Caitlin Sykes

Caitlin Sykes is the NZ Herald's Your Business editor

Small business: End of financial year - Annie Quested

Annie Quested, Raygas.
Annie Quested, Raygas.

Can you tell me a bit about your business?

We are a Wellington-based plumbing and gas fitting firm. My father, Ray, started the business in the Wairarapa nine years ago and we moved into Wellington nearly three years ago. The business consists of me, Dad - who is about to retire - and my brother Paul, who is a registered plumber and gas fitter. We are also just about to employ another plumber.

What does the end of the financial year mean for you in the business?

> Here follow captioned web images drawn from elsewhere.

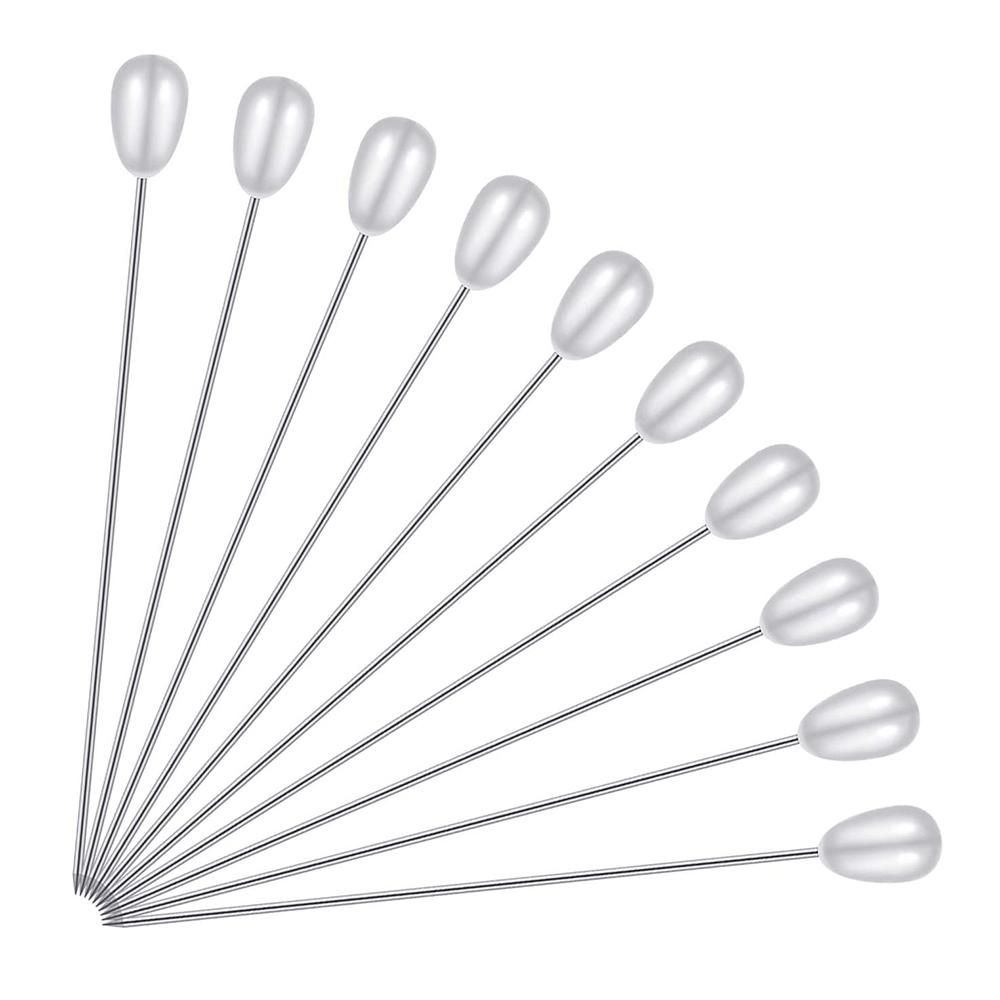 400 Pcs Long Teardrop Pearl Pins Straight Corsage Pins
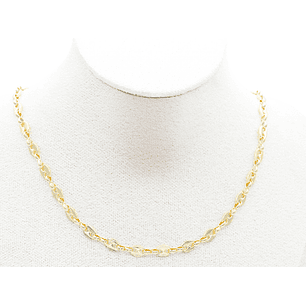 RODIO DORADO CADENA GUCCI EXTENSION 7*5.5M 45CM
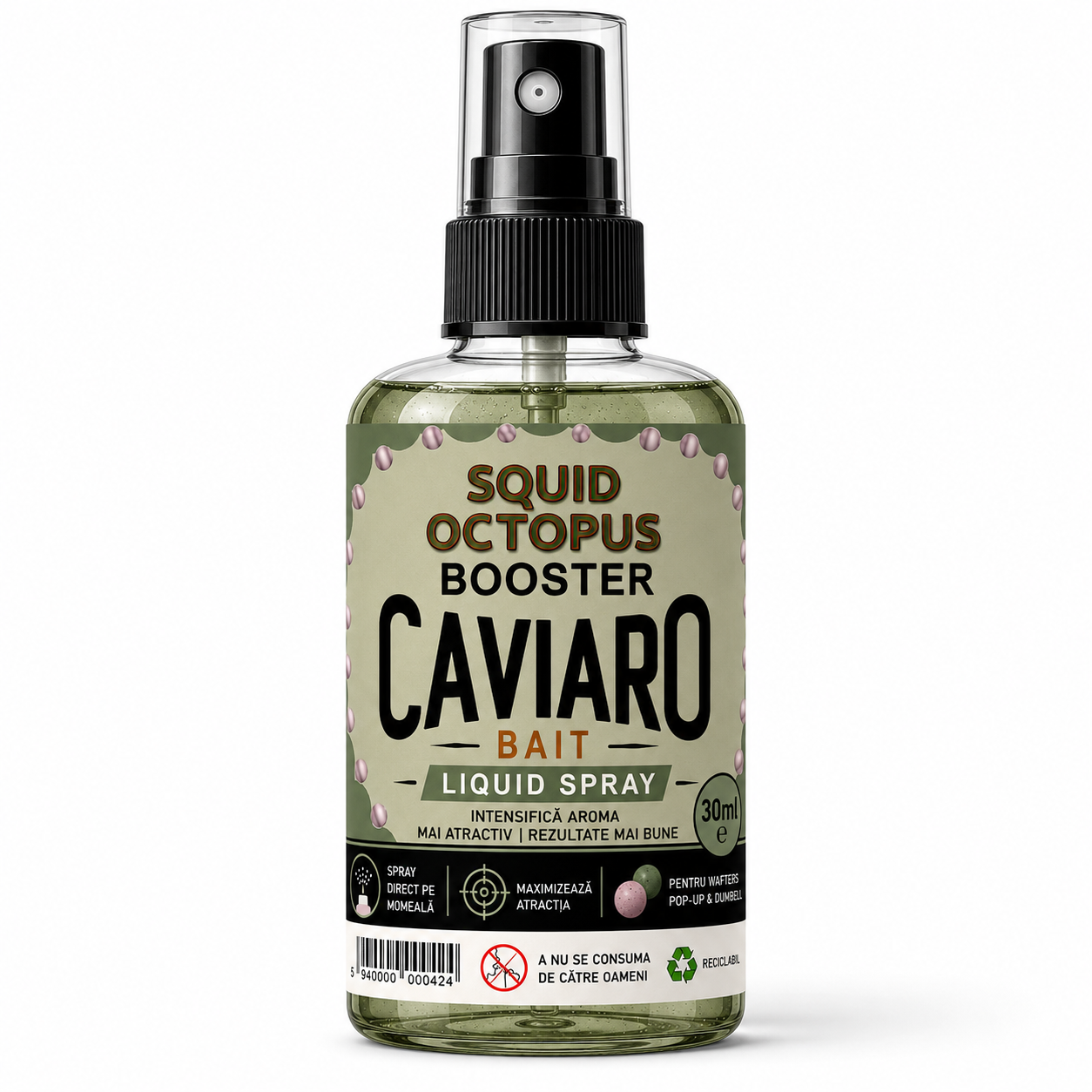 BOOSTER CAVIARO SQUID OCTOPUS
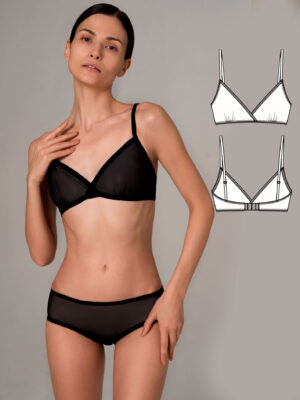 Pamela women's soft bra sewing pattern + video tutorial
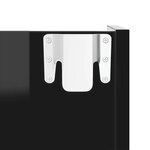 vidaXL Armoires à chaussures murales 4 Pièces noir brillant 60x18x60 cm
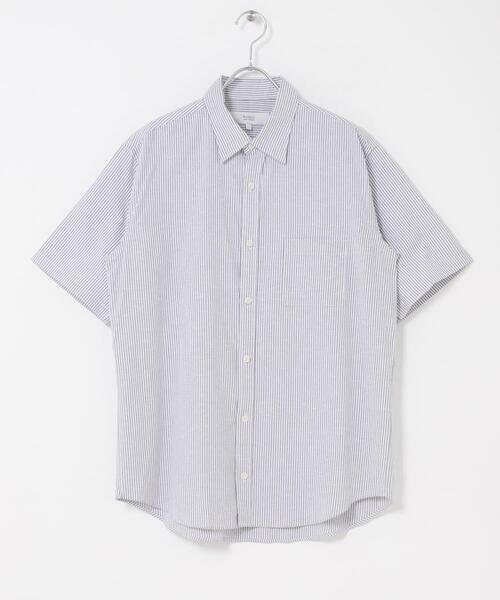 URBAN RESEARCH ROSSO MEN（アーバンリサーチロッソメン）の「『イージーケア / XLサイズあり』ハイパフォーマンスリネン半袖シャツ（シャツ/ブラウス・メンズ・ネイビー/チェック/ストライプ/ベージュ/ライトブルー/ホワイト・X-LARGE/LARGE/MEDIUM/SMALL）」の8枚目の写真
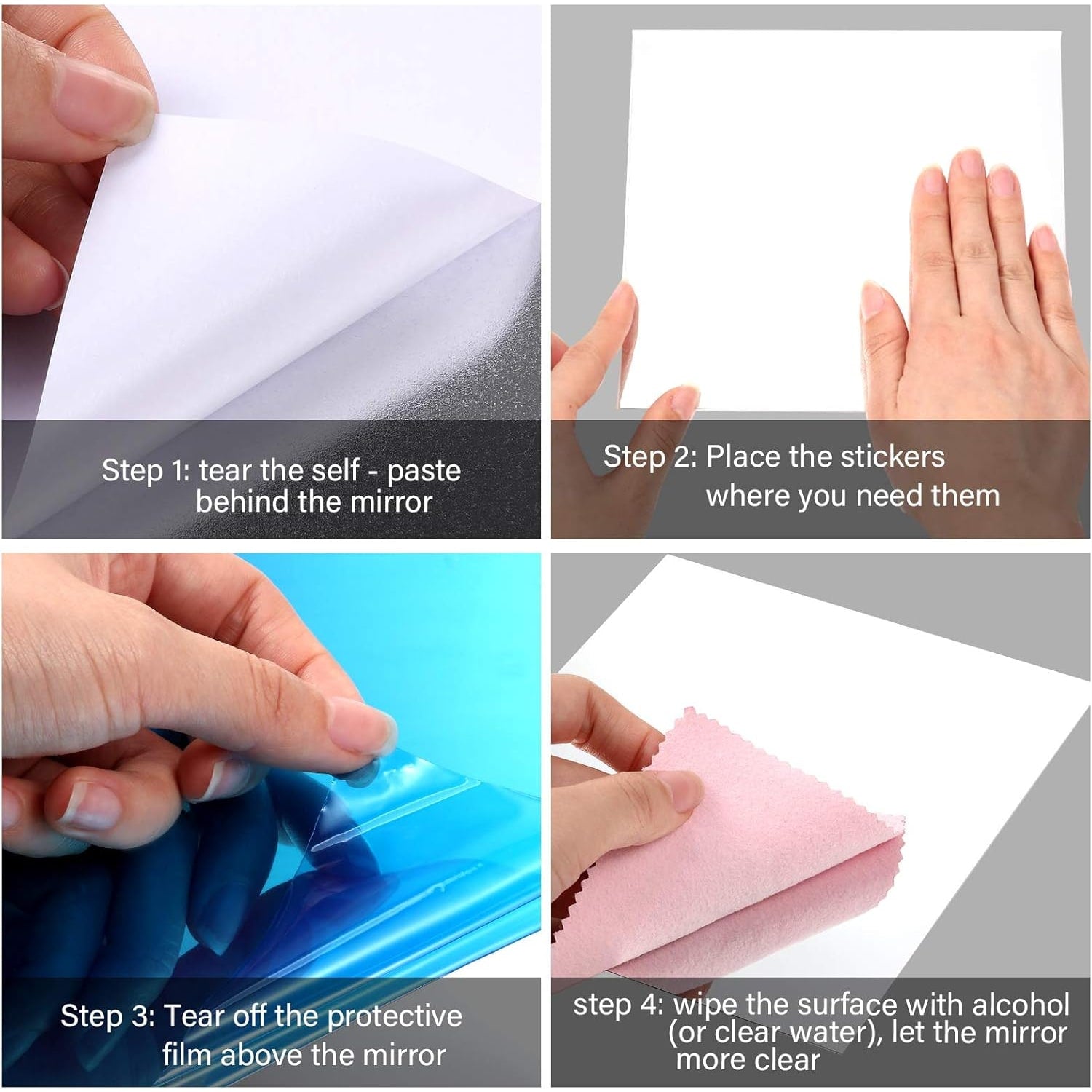 Shatterproof Adhesive Mirror Sheets Home Decor and Diy Projects - Image 5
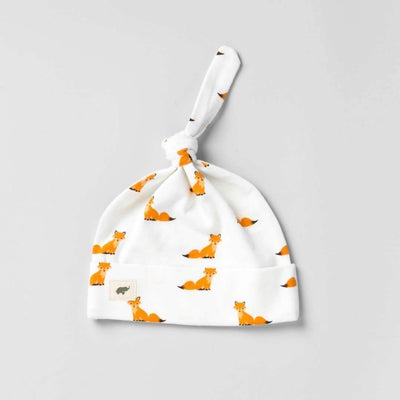 Top Knot Cap - Fox Tails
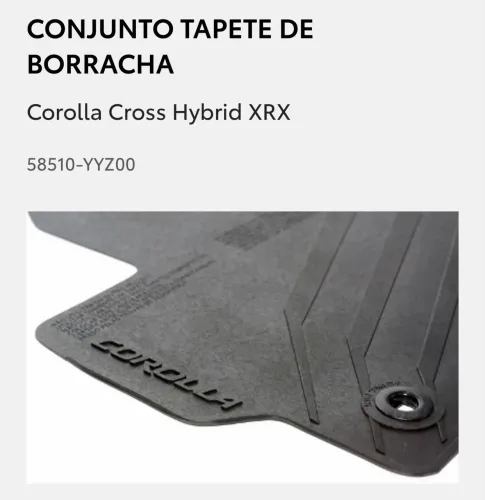 Tapete Borracha Premium Corolla Cross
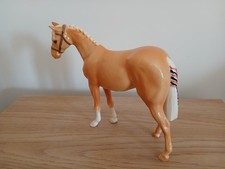 Beswick Rare  Palomino Show Pony Designed by Shane Ridge No. H259 - Immaculate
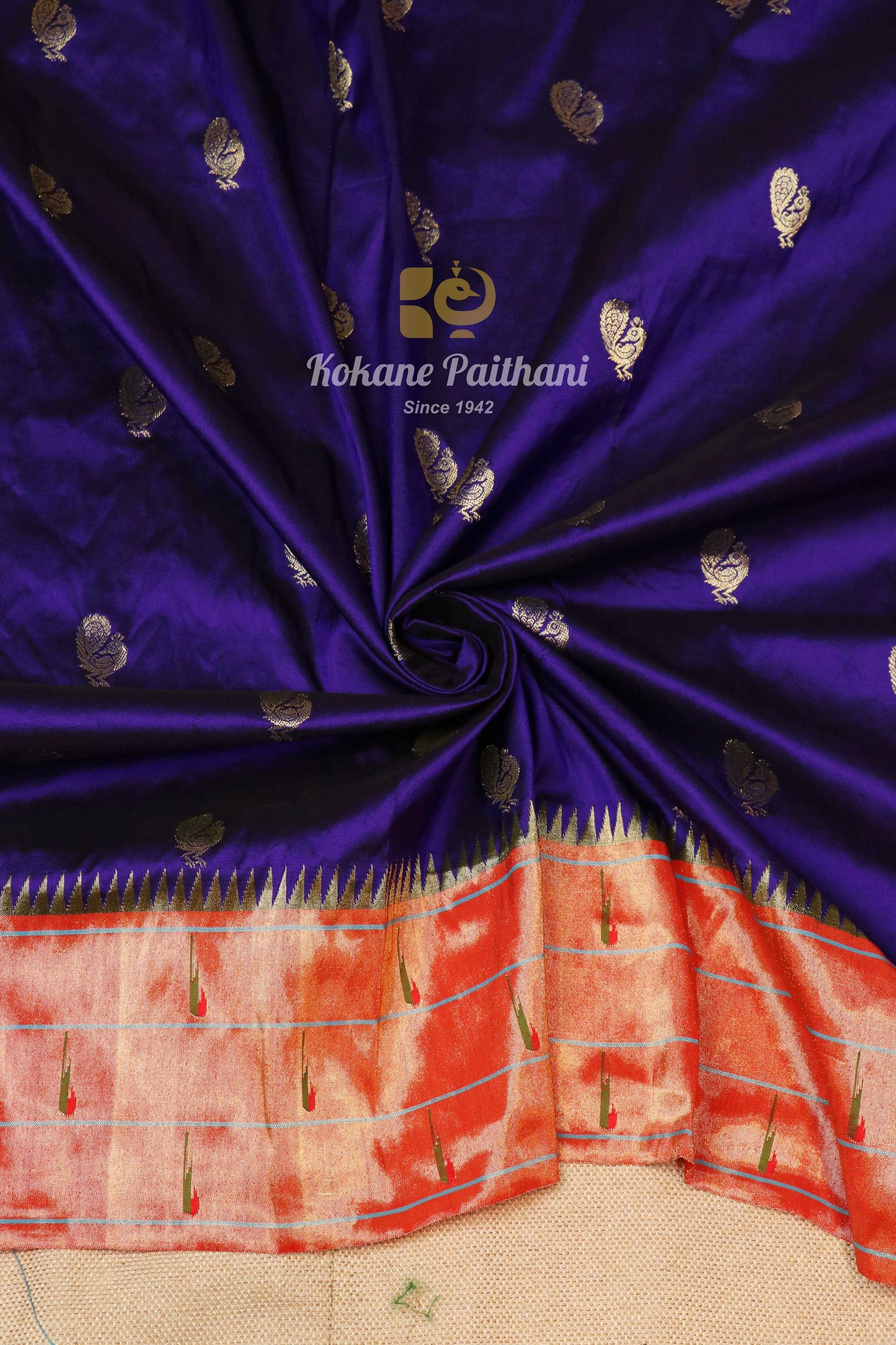 Triple Muniya Brocade Paithani Saree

The biggest issue for us with the end of financial year is finding the time to do everything that needs to be done, while still providing excellent customer service and running the day-to-day business. I do everything that is office based and am also out in the field quoting so, as you can imagine, just managing the day-to-day is a full-on job. When you add end of year, things become really hectic.

What are some of your strategies for easing the pressure at this time of year?

The best thing we have ever done was move to a cloud-based accounting system that links to our accountant. We used to do everything manually on spreadsheets, which meant end of year was very time consuming. Now, because I code everything as it comes in, apart from making adjustments and discussing things with the accountant, the process is much more streamlined.

Is this also a time for reflection in the business or perhaps looking forward and planning or goal setting for the year ahead?

Absolutely. We review our business plan and goals every month, but the end of the year is a time to reflect on what worked well the year before, what we will do again for the next year and also what new initiatives or plans we need to put in place. My father is a prolific inventor; one of his inventions won a gold award for gas safety back in the eighties and we have recently licensed another of his designs to a large multinational. This means we always have new products and plans to be working on for the next year. It keeps things interesting, if not a little stressful at times!

What are your top tips for dealing with the end of the financial year?

Get a really good accountant - they are worth the money! We pay our accountant on a monthly, direct-debit basis so we don't get a shock at the end of the year and this works really well for us.

Move your accounts to a cloud-based system. Our accountant has access to this as well so they can review things at any time of the year.

Code invoices and expenses as you do them or receive them. That way, at the end of the year everything is in the correct place and it's much, much easier for the accountant to prepare the accounts, which, in turn, costs you less.